WHAT HOBBLES I.N.D.I.A. is much more than the shrunken political strength of what was once India’s ruling party, Congress. Others, including the Left bloc, Aam Aadmi Party (AAP), Trinamool Congress, Janata Dal (United), Dravida Munnetra Kazhagam (DMK), Nationalist Congress Party (NCP), Rashtriya Janata Dal (RJD), Samajwadi Party and Shiv Sena (Uddhav Balasaheb Thackeray), do not have any appeal beyond one or two states on their own or in tie-up with Congress. Sample this: SP’s Akhilesh Yadav generated a lot of hype in Madhya Pradesh, and yet the party failed to win any seat and ended up with its worst-ever vote share: a mere 0.46 per cent. The same is true of JD(U) which fielded candidates in the state, some of them winning as low as 48, 61, 72, 100, 109, 272 and 348 votes, respectively, in seats they contested from. Some others are too insignificant to make an impact, including the National Conference, Indian Union Muslim League, People’s Democratic Party, and so on.
Neither Akhilesh Yadav nor Banerjee, who are provincial satraps, have it in them to make a national impact. In fact, their influence is abysmal beyond their own states. Tamil Nadu Chief Minister and DMK leader MK Stalin has his stature limited to his state alone. On the winnability quotient, none of the I.N.D.I.A. leaders—from Sharad Pawar to Arvind Kejriwal—make the cut. If you look at the idea of not fighting against each other so as not to split the anti-BJP vote, it is only an incremental measure when it comes to battling BJP. In many states, the I.N.D.I.A. bloc members are already in alliance, like in Tamil Nadu. In West Bengal, the alliance members can only eat into each other’s vote share since the Trinamool Congress is going it alone and the Left and Congress are in a marriage of convenience in the state, and continue to reveal their combination’s insignificance election after election. The constituents of the alliance will face a tough time in coming to an agreement on Lok Sabha seats from WestBengal, Kerala, PunjabandDelhi. The bloc doesn’t accommodate all opposition parties either—Bahujan Samaj Party (BSP) is not in this alliance. Which is why I.N.D.I.A.’s chances of offering BJP a good fight are quite low. Even when SP and BSP fought together in the 2019 Lok Sabha polls, they could not stop the BJP juggernaut in what used to be their stronghold, Uttar Pradesh. Less said the better about I.N.D.I.A.’s potential for coming up with a common minimum programme. Their building of narratives has not helped pull in votes. Its efforts to embarrass the ruling party over violence in Manipur and by targeting the Adani group have proved to be ineffective. On October 2, the Bihar government published the ‘Bihar Caste-based Survey 2022’, but it didn’t create social ripples—upper castes didn’t hit the streets in protest—and refused to click as a political game plan for OBC mobilisation.
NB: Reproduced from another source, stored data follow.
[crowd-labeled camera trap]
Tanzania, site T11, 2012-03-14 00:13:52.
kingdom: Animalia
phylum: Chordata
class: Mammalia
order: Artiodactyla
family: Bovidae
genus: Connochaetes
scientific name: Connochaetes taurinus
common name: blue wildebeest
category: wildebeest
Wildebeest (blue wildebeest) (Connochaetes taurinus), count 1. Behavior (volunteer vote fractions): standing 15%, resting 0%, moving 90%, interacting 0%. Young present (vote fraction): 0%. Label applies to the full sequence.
Most importantly, none of these parties have their vote banks intact. Transferring votes is not the challenge each of these parties will face. The bigger worry is the erosion of the base to the aggressive BJP, a realisation that dawned on SP and BSP only after the 2019 elections were over and the results declared. Now, the results from Madhya Pradesh aren’t good news for BJP’s rivals. In 101 of 230 seats, BJP won more than 50 per cent, in another 32, it secured between 45 per cent and 50 per cent and in another 18, it pulled in 40-45 per cent of the votes polled.
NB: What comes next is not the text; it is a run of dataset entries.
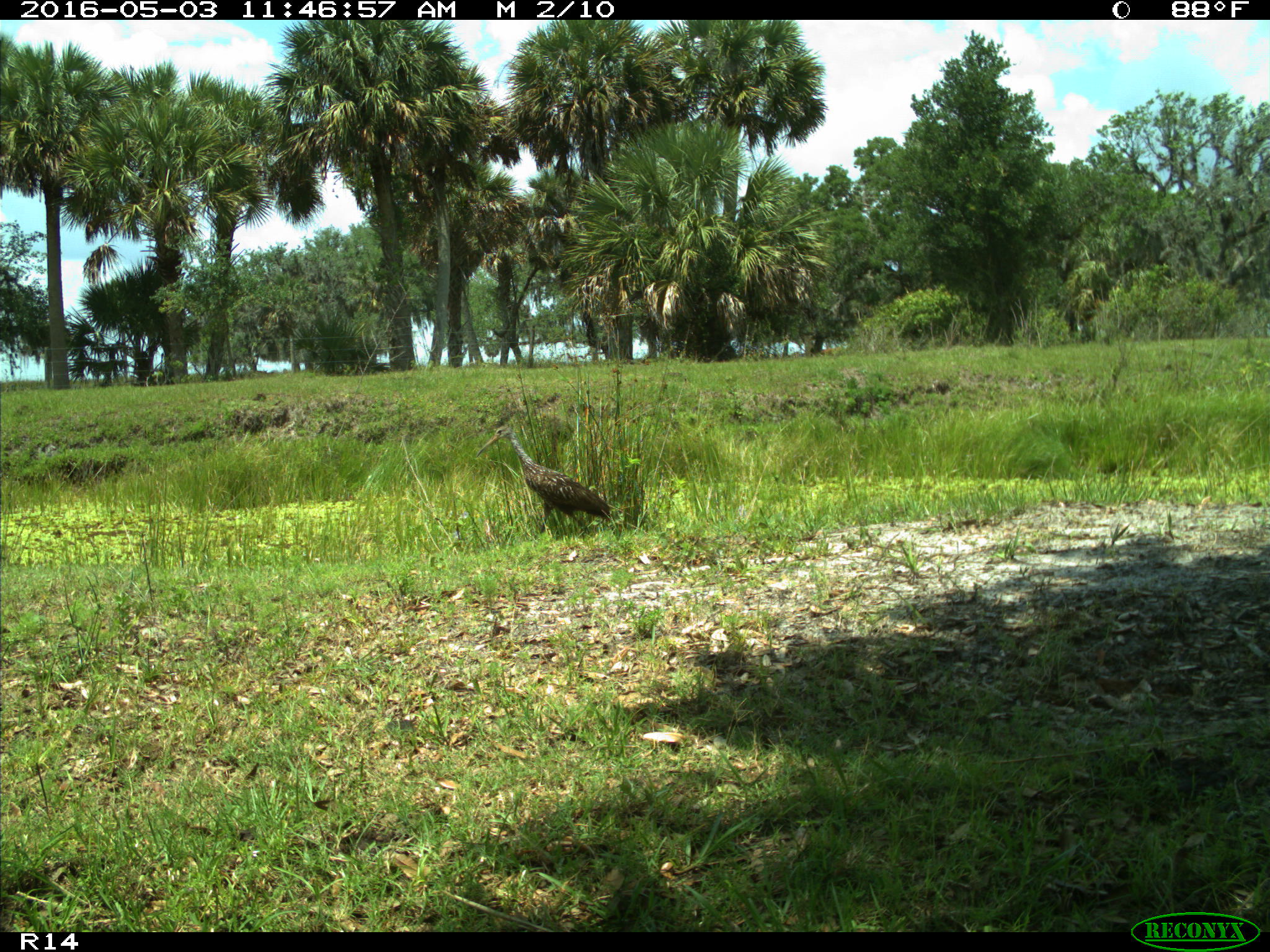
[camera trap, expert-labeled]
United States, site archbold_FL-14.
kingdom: Animalia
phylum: Chordata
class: Aves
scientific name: Aves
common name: birds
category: unidentified bird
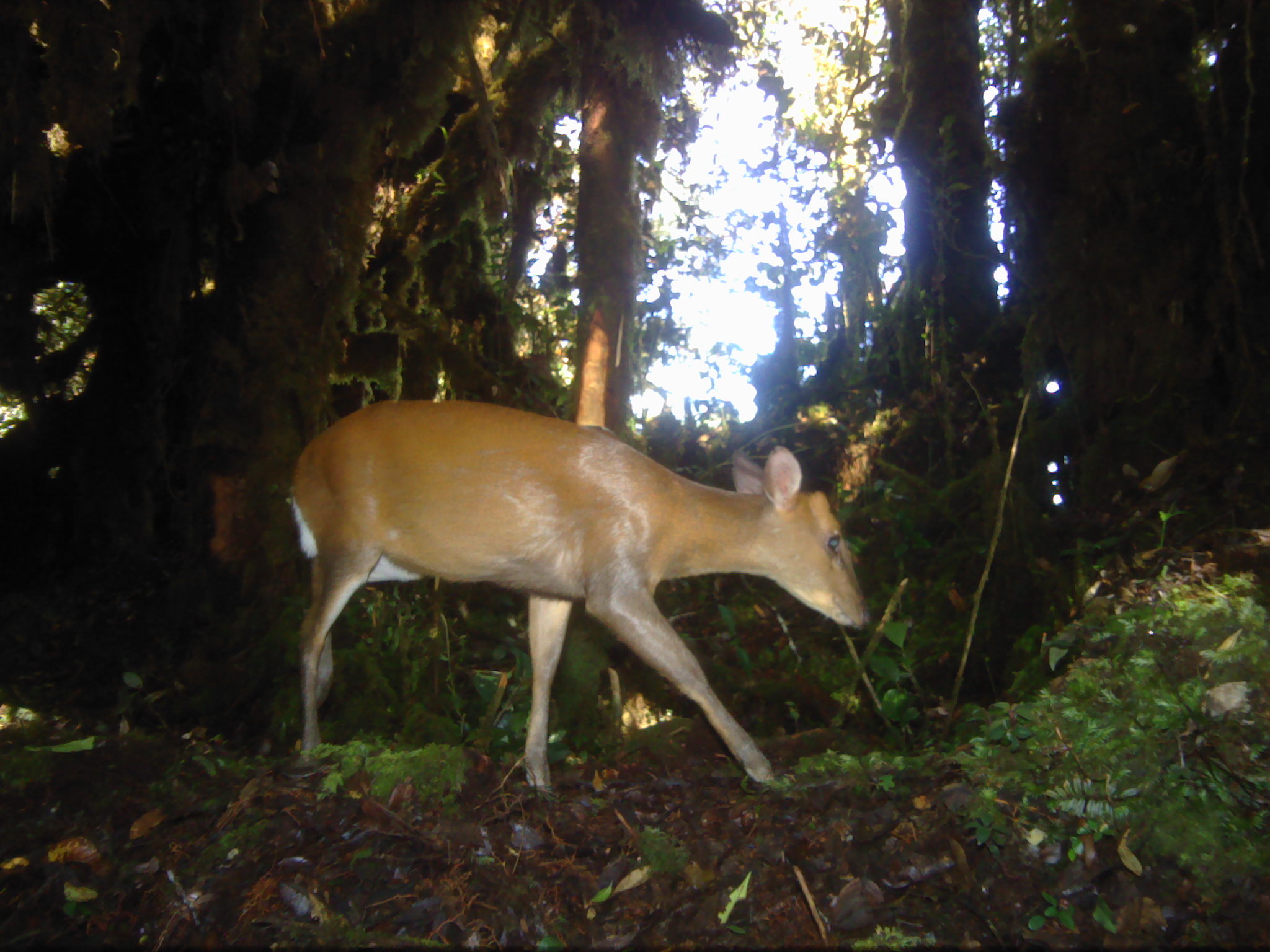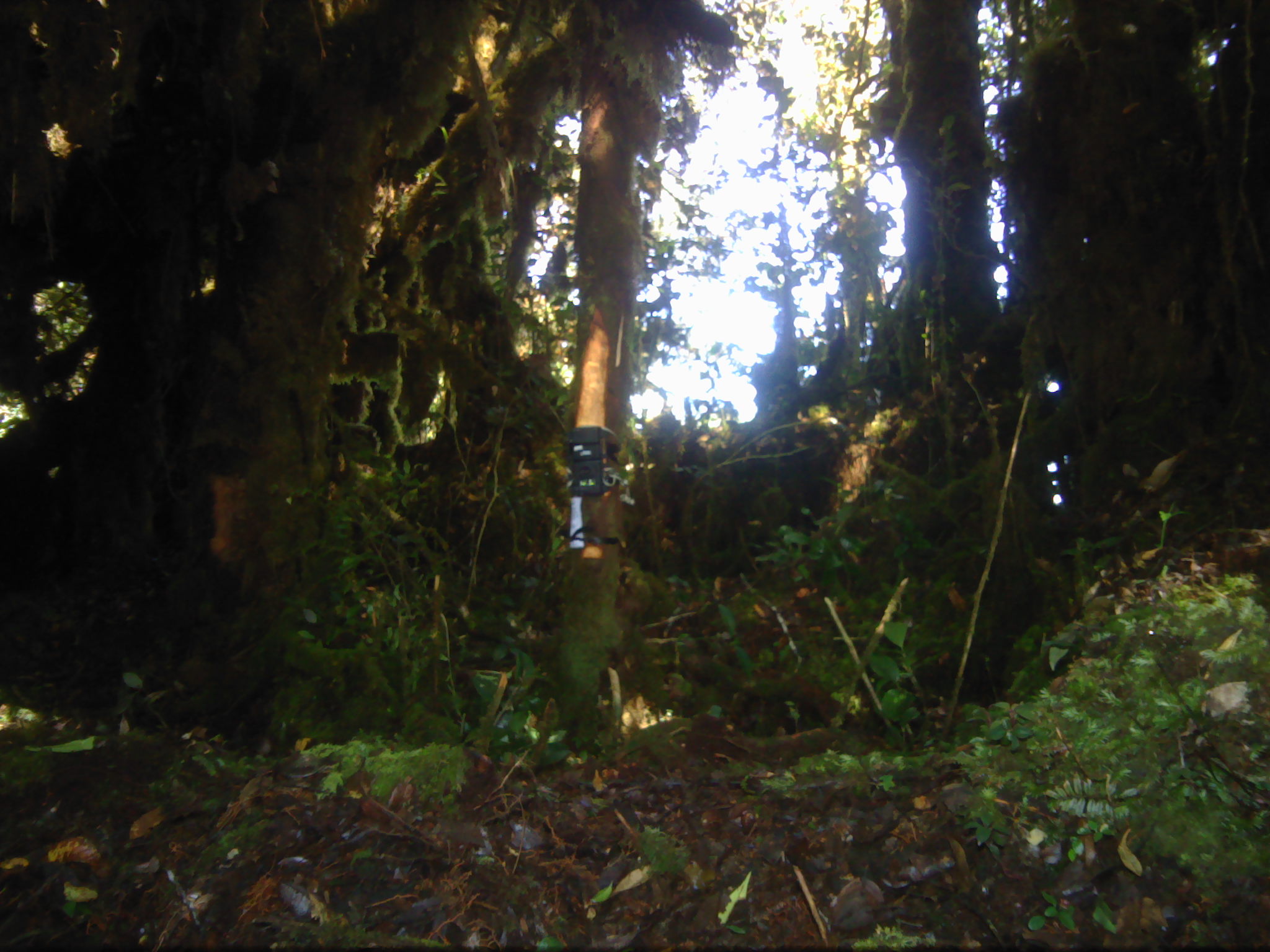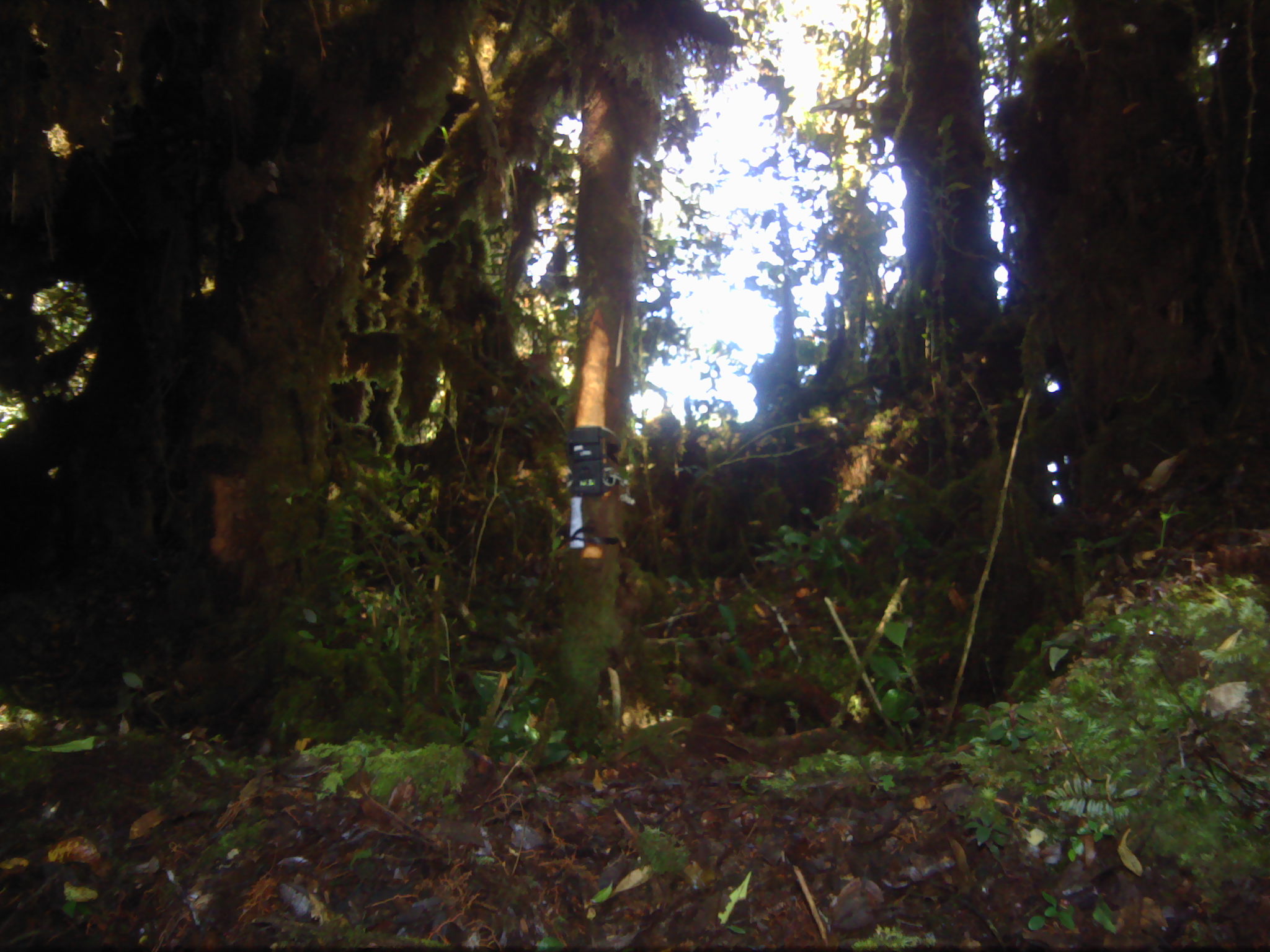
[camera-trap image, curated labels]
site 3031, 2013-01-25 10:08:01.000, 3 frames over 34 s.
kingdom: Animalia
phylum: Chordata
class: Mammalia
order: Artiodactyla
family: Cervidae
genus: Muntiacus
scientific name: Muntiacus muntjak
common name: southern red muntjac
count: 1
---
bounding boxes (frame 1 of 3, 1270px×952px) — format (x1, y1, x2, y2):
muntiacus muntjak: (287, 397, 869, 791)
Congress was waiting for good news from the polls in the three Hindi heartland states to gain in bargaining power over its allies, but those dreams lie shattered now. More importantly, the key takeaway from this round of state elections is that the 2024 General Election is going to be the biggest battle yet for a non-BJP coalition because the crisis that they are facing is more existential than ever before.